Gambaran mikroskopik
terlihat hemoragi dan foki bakteri di jaringan otot jantung, hemapoetik dan
insang. Adanya infiltrasi sel leukosit pada foci berkaitan dengan eksotoksin
yang dihasilkan oleh Vibrio sp. Foki nekrotik bakterial terlokalisir pada
dermis dan epidermis, diawali dengan hiperemi dan edema fibrin, infiltrasi
makrofag dan polimorfonuklear leukosit yang menyebar rata. Nekrosis pada pusat
lesi dengan deposit fibrin, banyak sel radang mengandung granula melanin
(Roberts, 1989).
Sel epitel usus
nekrosis dan mengelupas ke lumen, pada organ jantung, hati dan pankreas
ditemukan nekrosis fokal likuifaktif. Sel hati dan epitel tubulus ginjal
mengalami degenerasi, sel glomerulus rusak, hemoragi jaringan interstitial
dengan eksudat serum berfibrin (Miyazaki dan Jo,1985).
Bentuk Vibriosis kronis
yang dapat diamati adalah letargi, eksoptalmia, lesi nekrosis, pembengkakan
hipodermal, perdarahan di sirip, hidung, ventrikulus, otot dan jaringan, limpa
dan ginjal bengkak dan lunak, ginjal sering mengalami nekrosis pada glomerulus,
tubulus dan dearah interstitial, fokal nekrosis pada hati dan ikan dapat
bertahan meskipun adanya jaringan parut (Roberts, 1989). Selain itu pada
infeksi bakterial yang kronis terlihat adanya perubahan cara berenang yaitu
berenang miring dan bergerak lamban, lesu dan hilang nafsu makan (Khairuman dan
Amri, 2003).
Infeksi yang sering
terjadi biasanya pada komoditas ikan payau, ikan laut bahkan juga terjadi pada komoditas
ikan air tawar. Pada udang sering di kenal oleh pembudidaya windu penyakit “udang menyala” atau kunang-kunang. Cara penanggulanganya pengelolaan limbah budidaya
udang dengan membuat tandon sebagai cara salah satunya mencegah Vibriosis (Atmomarsono
et al., 1995). Penggunaan 30% dari luas areal untuk tandon dengan biofilter
kerang-kerangan dan kerang bakau. Cara lain adalah dengan pemberian vaksin,
inostimulan dan antibiotik.
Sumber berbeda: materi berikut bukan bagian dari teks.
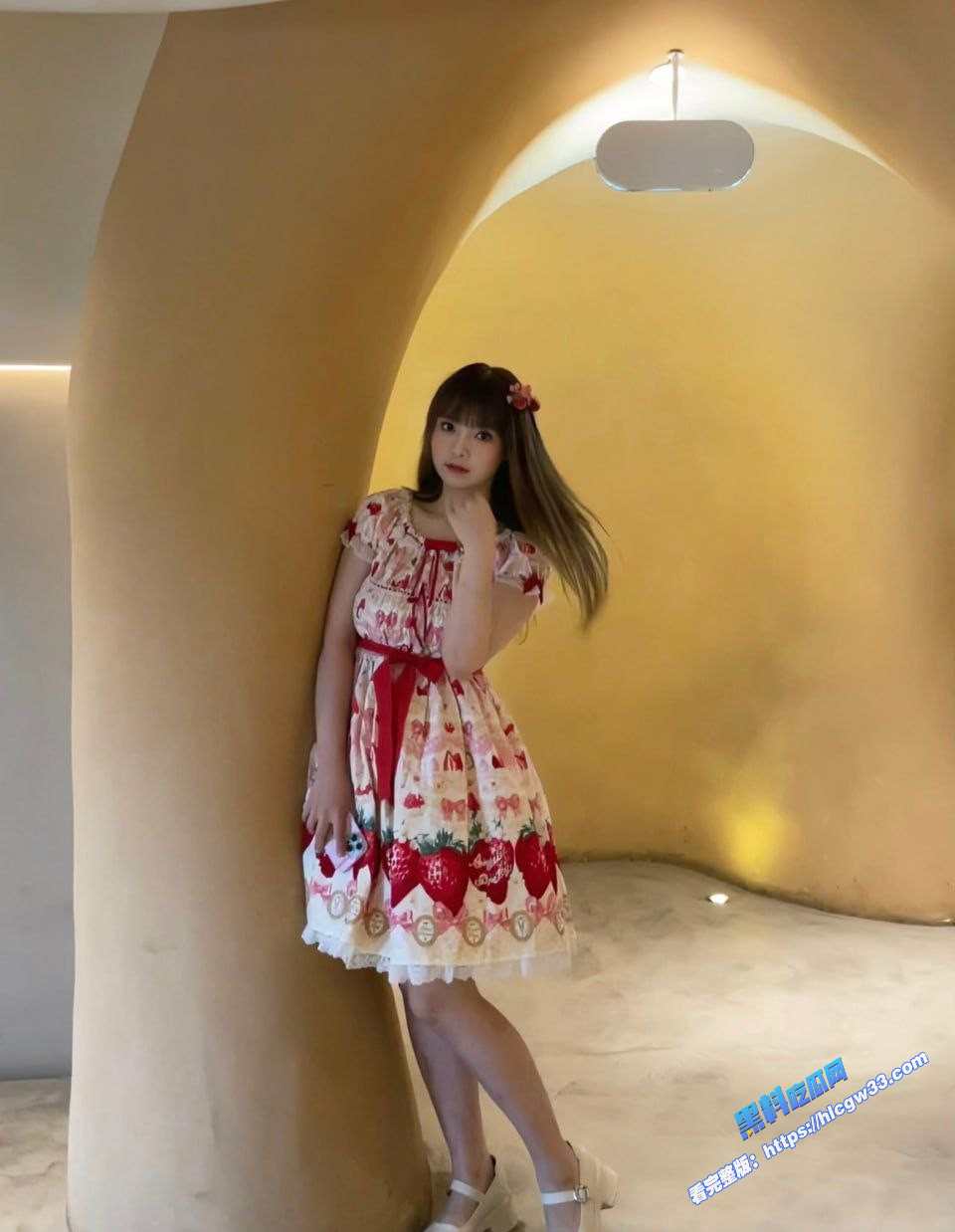 cosplay粉嫩大学生妹赤身裸体极度骚淫裸体私拍揉胸裸体写真合集流出 图1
Penggunaan bakteri yang diisolasi dari V harveyi.
Menurut Suwanto (1994)
kegunaan menggunakan biokontrol antara lain :
1.
Organisme yang dipergunakan dipertimbangkan
lebih aman dari pada bahan kimia proteksi yang sekarang digunakan.
2.
Tidak terakumalasi dalam makanan.
3.
Adanya proses reproduksi tidak bisa
digunakan berulang.
4.
Organisme sasaran jarang menjadi
resisten terhadap biokotrol dari pada terhadap bahan kimia.
5.
Dapat digunakan secara bersama-sama
terhadap cara proteksi yang ada sampai hari ini.
Berdasarkan hal
tersebut diatas maka perlu adanya upaya pencarian agen-agen biokontrol yang
berpotensi untuk penanggulangan penyakit udang. Salah satu sumber bakteri biokontrol
airtambak dari air laut (Tjahjadi et al., 1994; dan Haryanti et al.,2000).
Sumber daya laut yang
lainnya yang diduga menyimpan potensi sebagai sunber plasma nutfah untuk
bakteri sebagai biokontrol yang sampai saat ini belum di pelajari adalah
sedimen dan terumbu karang. Berdasarkan hal tersebut diatas maka perlu dicari
kandidat bakteri bikotrol dari laut.